Saturday, May 11, 2013

Hues and Cries Department

Adam Hochschild, King Leopold's Ghost: A Story of Greed, Terror, and Heroism in Colonial Africa, 280–3:
An ancient English law made it a crime to witness a murder or discover a corpse and not raise a "hue and cry." But we live in a world of corpses, and only about some of them is there a hue and cry. True, with a population loss estimated at ten million people, what happened in the Congo could reasonably be called the most murderous part of the European Scramble for Africa. But that is so only if you look at sub-Saharan Africa as the arbitrary checkerboard formed by colonial boundaries.

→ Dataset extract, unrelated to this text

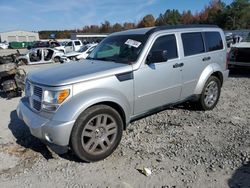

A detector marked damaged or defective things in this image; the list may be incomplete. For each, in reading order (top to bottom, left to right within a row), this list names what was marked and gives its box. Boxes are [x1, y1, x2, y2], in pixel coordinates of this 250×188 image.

damaged vehicle [17, 47, 64, 65]
damaged vehicle [62, 43, 97, 60]
damaged vehicle [229, 42, 250, 68]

If you draw boundaries differently — to surround, say, all African equatorial rain forest land rich in wild rubber — then what happened in the Congo is, unfortunately, no worse than what happened in neighboring colonies [. . .]
Photos from King Leopold's Ghost
Around the time the Germans were slaughtering Hereros, the world also was largely ignoring America's brutal counterguerrilla war in the Philippines, in which U.S. troops tortured prisoners, burned villages, killed 20,000 rebels, and saw 200,000 Filipinos die of war-related hunger or disease. Britain came in for no international criticism of its killings of aborigines in Australia, in accordance with extermination orders as ruthless as von Trotha's. And, of course, in neither Europe nor the United States was there major protest against the decimation of the American Indians.
When these other mass murders went largely unnoticed except by their victims, why, in England and the United States, was there such a storm of righteous protest about the Congo? The politics of empathy are fickle. Certainly one reason Britons and Americans focused on the Congo was that it was a safe target. Outrage over the Congo did not involve British or American misdeeds, nor did it entail the diplomatic, trade, or military consequences of taking on a major power like France or Germany. [. . .]
What happened in the Congo was indeed mass murder on a vast scale, but the sad truth is that the men who carried it out for Leopold were no more murderous than many Europeans then at work or at war elsewhere in Africa. Conrad said it best: "All Europe contributed to the making of Kurtz."